Somewhat related stuff

  • A template for an application setup.py:
    try:
        from setuptools import setup
    except ImportError:
        from distutils.core import setup
    setup(name = "mnemosyne",
          author = "Sune Kirkeby",
          url = "http://ibofobi.dk/stuff/mnemosyne/",
          version = '0.1',
          packages = ['ibofobi', 'ibofobi.apps', 'ibofobi.apps.mnemosyne',
                      'ibofobi.apps.mnemosyne.models',
                      'ibofobi.apps.mnemosyne.views',
                      'ibofobi.apps.mnemosyne.urls'],
          package_dir = {'': 'src'},
          package_data = {'ibofobi.apps.mnemosyne': ['templates/mnemosyne/*.html',
                                                     'media/*',],},
          # distutils complain about these, anyone know an easy way to silence it?
          namespace_packages = ['ibofobi.apps'],
          zip_safe = True,
    )
    
  • Is templates/<app-name>/ and media/ created by django-admin startapp?

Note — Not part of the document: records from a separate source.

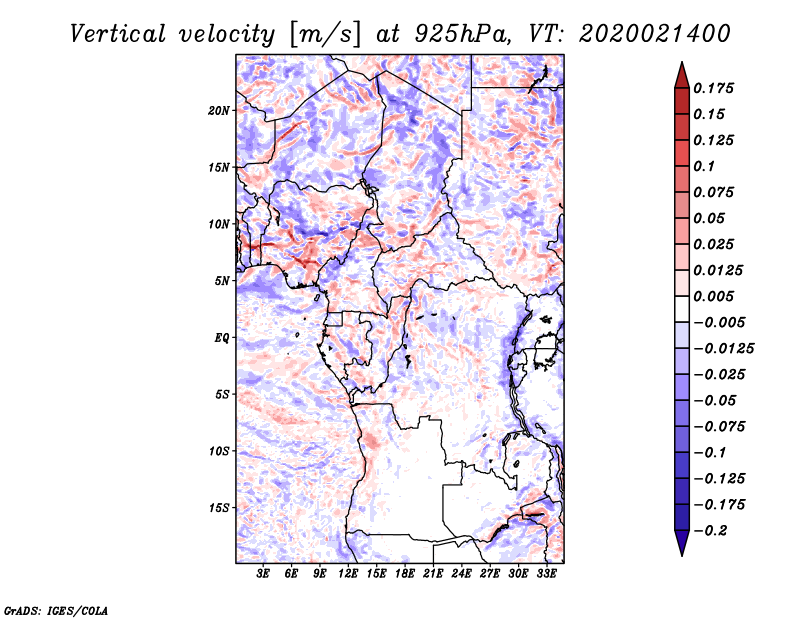 Vertical velocity [m/s] at 925hPa, VT: 2020021400

20N
15N
10N
5N
EQ
5S
10S
15S

3E 6E 9E 12E 15E 18E 21E 24E 27E 30E 33E

0.175
0.15
0.125
0.1
0.075
0.05
0.025
0.0125
0.005
−0.005
−0.0125
−0.025
−0.05
−0.075
−0.1
−0.125
−0.175
−0.2

GrADS: IGES/COLA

Should they be?
  • It would be nice if doing things this way was more natural in Django, than doing it any other way. For example it would be nice if django.conf.settings was in Context as settings, so templates would have access to MNEMOSYNE_ROOT and MNEMOSYNE_MEDIA_ROOT.
  • A ten-minute walk-through of an application might be good, to make the points in this document easier to visualize.

Comments

I would prefer to use django-users for comments and discussions on this document, wikis have very poor threading :) So, if you have comments, or there's something you just plain disagree with, please bring it up there.

There is a better place for discussion than d-users: http://groups.google.com/group/django-hotclub

Can "I" please adopt this or nix it? seems silly to have both mentioned.